§ **SET TASK 1**
Pick out every line of the records that contains the string "windshield".

§ **TEXT BLOCK**
---
Aware as I was of this situation when I joined Fiat, I put forward my own cheeky idea for a name. Triggered by circular motifs in the Ritmo's design, I suggested that we call it the "Berry". We could have a fun time, I thought, calling it Berry Economical, Berry Roomy and Berry Durable. A used one, of course, would be an Elderberry. For some reason this idea didn't gain traction.
After conducting the usual surveys we came up with the name "Strada" for the new model, euphonious and Italian, a neat pairing with Brava. Now we had to get it adopted. We prepared a presentation with our arguments and delivered it to the top Fiat Auto cadre, led by Tuffarelli. Guess who got to make the presentation? Yours truly drew the short straw. We got the name we wanted and the Brits adopted it as well.
Then when I joined Ford of Europe in 1980 I found names on the agenda again. We had some interesting new cars to launch. One was the new Mark III Escort, which was developed under the code name "Erika". Though this was the first Ford car in its class with front-wheel drive, we deliberately kept the Escort name to encourage the British to buy it in spite of their reservations about this radical new feature. The same name was used in North America to support the new Escort's credentials as a "world car".
We took a different tack with our replacement for the evergreen Cortina, for which "Toni" had been the project name. Our decision in this instance was to change the name to underline Toni's newness. We felt that in Germany, a crucial market for the model, the Cortina name had come to stand irrevocably for outdated technology. After much cogitation "Sierra" was the choice, and not a bad one, although we discovered that kit-car maker Tom Dutton had registered it and our lawyers had no easy time acquiring the rights.
We took two other new Fords to market with their project names. One was the Orion, the three-box version of the Escort, and the other was the Scorpio, our replacement for the Granada developed as a stretched Sierra. Here again we wanted a new name to appeal to the Germans.
Another naming issue came up when we started exporting the Sierra and Scorpio to North America. We wanted an unique brand name for the New World. I said that I had the answer. Ford owned an excellent brand with an upscale sheen: "Ghia". Instead, in its wisdom Ford came up with "Merkur", which the ads had to explain was pronounced "Mare-Koor". I hardly need add that I felt this was a pretty poor effort, even though it was German for "Mercury".
---
§ **DATA ROWS**
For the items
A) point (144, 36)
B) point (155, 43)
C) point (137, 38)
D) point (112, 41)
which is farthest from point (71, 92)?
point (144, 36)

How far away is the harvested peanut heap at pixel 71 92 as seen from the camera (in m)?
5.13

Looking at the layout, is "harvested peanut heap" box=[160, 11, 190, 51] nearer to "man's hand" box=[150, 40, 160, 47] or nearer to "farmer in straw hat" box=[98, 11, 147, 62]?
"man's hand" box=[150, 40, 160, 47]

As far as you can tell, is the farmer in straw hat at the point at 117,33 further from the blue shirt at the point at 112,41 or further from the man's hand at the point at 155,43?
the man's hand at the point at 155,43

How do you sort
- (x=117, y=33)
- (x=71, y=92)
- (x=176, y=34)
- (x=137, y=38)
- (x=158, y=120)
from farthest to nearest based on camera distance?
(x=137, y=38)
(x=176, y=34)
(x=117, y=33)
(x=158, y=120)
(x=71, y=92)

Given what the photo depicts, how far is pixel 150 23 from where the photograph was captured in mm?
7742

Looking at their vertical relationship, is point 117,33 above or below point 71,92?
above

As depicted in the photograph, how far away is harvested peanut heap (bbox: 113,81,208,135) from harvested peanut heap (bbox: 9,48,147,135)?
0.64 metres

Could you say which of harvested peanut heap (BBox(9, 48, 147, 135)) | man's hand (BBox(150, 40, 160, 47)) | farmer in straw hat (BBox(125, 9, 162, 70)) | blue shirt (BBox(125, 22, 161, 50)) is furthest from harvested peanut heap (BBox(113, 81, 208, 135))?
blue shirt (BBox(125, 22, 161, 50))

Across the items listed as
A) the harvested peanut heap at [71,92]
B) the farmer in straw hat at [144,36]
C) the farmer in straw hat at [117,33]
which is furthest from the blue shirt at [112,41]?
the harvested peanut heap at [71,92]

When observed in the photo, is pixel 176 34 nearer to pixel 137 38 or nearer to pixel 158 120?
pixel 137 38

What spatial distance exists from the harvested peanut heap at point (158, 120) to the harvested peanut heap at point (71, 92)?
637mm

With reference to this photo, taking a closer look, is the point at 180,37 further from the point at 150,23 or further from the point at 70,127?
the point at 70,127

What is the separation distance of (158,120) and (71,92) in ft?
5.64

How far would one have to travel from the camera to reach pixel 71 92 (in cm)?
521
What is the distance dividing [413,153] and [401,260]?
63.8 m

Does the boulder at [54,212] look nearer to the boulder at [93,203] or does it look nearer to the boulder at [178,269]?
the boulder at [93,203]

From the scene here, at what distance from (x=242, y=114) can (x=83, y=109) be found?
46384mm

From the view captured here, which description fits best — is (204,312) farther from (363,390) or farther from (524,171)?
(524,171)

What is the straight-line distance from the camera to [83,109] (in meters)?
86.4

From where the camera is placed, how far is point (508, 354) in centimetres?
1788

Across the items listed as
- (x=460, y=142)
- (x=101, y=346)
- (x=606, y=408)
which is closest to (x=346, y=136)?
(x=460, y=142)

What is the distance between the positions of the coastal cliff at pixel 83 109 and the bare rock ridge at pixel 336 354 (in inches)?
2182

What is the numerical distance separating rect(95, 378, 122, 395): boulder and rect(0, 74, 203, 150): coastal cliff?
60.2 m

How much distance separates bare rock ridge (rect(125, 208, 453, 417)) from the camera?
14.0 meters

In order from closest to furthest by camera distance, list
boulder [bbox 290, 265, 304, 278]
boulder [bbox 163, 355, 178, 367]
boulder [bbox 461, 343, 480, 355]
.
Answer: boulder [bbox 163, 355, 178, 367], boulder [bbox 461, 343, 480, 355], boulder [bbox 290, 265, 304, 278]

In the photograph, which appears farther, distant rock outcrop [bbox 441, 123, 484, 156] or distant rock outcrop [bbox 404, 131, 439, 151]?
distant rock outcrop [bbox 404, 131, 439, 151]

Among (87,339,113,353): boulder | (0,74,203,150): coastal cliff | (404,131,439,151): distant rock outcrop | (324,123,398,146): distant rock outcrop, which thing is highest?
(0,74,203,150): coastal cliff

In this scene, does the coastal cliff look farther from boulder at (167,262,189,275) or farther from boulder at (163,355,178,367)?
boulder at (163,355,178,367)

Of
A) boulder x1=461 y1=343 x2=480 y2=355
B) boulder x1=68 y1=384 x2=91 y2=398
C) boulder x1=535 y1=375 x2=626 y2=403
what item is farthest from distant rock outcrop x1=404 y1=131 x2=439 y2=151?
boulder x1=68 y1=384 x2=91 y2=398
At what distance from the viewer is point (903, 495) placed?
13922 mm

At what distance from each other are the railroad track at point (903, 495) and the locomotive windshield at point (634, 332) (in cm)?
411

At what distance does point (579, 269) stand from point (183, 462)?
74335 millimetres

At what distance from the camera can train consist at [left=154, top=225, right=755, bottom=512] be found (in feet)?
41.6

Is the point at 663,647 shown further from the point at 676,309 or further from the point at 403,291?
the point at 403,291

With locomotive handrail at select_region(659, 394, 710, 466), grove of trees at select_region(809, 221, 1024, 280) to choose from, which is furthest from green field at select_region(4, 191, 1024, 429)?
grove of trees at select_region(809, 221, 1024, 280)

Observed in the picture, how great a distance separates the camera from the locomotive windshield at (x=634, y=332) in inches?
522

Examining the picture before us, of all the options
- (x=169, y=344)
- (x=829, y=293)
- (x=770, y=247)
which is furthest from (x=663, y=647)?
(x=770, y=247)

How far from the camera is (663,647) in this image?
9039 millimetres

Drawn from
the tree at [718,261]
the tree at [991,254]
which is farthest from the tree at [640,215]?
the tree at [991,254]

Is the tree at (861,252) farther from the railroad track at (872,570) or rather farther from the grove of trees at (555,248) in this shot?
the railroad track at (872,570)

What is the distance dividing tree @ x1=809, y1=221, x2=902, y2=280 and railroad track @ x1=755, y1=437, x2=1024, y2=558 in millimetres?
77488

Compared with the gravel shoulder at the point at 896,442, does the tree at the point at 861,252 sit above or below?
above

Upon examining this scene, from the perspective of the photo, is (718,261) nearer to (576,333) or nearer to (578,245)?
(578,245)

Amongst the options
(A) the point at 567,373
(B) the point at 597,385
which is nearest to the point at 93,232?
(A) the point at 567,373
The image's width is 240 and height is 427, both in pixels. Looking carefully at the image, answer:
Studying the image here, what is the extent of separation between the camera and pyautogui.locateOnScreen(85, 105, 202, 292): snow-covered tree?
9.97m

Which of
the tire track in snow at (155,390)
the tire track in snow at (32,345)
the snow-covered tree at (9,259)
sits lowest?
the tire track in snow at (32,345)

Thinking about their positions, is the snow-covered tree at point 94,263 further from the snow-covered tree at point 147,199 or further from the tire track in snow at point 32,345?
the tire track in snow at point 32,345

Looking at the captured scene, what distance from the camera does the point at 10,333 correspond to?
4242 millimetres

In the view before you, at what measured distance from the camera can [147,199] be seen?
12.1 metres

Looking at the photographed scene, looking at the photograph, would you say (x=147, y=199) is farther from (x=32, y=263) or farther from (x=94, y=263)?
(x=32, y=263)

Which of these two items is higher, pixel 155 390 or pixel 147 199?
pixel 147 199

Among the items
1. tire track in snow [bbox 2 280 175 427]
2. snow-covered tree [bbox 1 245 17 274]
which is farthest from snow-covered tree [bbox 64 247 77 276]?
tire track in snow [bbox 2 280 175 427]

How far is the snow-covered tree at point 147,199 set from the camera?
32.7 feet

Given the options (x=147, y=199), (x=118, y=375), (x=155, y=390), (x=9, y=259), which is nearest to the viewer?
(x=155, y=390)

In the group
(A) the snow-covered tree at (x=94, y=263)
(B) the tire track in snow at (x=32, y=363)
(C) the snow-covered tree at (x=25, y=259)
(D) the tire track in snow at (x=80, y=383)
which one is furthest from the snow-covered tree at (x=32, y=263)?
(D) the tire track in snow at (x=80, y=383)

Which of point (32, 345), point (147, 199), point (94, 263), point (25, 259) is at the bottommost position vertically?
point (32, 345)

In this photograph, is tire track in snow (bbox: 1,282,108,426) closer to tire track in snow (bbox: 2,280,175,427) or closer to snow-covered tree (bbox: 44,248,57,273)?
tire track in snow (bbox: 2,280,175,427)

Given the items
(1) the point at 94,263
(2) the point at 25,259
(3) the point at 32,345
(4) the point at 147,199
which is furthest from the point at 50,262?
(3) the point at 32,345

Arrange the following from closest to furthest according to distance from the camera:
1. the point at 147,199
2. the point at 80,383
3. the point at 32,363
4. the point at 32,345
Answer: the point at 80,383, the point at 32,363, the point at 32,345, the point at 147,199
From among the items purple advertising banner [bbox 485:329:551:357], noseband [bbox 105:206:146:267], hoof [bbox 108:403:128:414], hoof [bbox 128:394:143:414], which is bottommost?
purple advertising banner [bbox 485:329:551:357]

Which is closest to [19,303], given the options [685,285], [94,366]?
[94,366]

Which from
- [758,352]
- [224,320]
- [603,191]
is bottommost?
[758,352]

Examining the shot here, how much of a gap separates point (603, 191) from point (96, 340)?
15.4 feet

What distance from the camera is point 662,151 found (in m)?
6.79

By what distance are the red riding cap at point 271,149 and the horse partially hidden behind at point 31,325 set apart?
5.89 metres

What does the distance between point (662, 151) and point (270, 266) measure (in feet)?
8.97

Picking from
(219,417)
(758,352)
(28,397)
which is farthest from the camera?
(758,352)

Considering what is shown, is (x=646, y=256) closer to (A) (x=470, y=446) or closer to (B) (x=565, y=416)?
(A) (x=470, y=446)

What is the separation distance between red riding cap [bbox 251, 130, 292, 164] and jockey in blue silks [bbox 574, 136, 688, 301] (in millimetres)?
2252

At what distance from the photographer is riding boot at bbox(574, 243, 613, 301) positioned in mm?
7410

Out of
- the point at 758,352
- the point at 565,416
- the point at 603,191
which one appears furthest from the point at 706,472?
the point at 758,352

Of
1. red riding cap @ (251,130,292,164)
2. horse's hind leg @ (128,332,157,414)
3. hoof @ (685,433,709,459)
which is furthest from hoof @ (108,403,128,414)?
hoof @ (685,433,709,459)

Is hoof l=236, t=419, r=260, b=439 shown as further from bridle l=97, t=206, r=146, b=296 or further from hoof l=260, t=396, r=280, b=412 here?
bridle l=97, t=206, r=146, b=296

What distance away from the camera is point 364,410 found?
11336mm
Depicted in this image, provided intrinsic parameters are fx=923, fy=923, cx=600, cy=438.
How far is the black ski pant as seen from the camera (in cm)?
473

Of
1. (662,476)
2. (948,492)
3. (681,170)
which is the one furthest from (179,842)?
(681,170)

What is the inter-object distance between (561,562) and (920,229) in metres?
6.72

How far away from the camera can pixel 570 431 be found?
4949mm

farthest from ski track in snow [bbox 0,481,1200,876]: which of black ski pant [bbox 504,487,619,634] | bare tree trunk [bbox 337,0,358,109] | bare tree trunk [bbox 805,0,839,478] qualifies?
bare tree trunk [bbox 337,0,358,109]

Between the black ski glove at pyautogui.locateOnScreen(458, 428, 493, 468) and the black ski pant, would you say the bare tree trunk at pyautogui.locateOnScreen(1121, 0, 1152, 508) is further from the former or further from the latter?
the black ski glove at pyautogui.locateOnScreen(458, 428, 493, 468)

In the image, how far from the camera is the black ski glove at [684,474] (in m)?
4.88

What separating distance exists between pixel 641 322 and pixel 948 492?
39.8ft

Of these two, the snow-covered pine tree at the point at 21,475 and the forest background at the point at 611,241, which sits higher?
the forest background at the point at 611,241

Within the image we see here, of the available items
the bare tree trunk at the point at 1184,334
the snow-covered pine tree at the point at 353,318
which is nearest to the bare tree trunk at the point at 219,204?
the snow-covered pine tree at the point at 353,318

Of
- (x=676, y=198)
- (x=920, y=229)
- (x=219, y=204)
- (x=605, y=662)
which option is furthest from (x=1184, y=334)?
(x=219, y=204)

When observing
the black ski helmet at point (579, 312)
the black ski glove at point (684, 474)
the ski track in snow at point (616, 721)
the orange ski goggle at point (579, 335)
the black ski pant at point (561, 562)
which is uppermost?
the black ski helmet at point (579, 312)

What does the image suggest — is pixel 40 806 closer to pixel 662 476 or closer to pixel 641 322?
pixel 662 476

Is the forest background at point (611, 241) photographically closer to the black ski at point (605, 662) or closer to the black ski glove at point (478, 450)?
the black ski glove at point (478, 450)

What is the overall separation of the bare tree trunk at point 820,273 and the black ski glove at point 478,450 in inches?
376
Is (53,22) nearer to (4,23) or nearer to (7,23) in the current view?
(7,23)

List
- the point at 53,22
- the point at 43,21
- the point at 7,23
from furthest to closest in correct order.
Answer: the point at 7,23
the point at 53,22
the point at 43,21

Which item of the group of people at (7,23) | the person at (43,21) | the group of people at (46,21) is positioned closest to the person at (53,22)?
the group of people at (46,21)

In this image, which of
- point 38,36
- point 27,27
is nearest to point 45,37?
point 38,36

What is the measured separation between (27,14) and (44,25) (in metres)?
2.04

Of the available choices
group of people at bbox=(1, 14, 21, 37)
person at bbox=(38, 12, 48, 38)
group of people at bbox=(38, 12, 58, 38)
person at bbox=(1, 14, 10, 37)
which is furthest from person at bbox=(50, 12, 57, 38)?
---
§ **SET TASK 2**
In the car-naming account, who had registered the name "Sierra" before Ford chose it?

§ **CORRECT OUTPUT 1**
At what distance from each other are the railroad track at point (903, 495) and the locomotive windshield at point (634, 332) (in cm)?
Observed in the picture, how great a distance separates the camera from the locomotive windshield at (x=634, y=332) in inches?

§ **CORRECT OUTPUT 2**
Kit-car maker Tom Dutton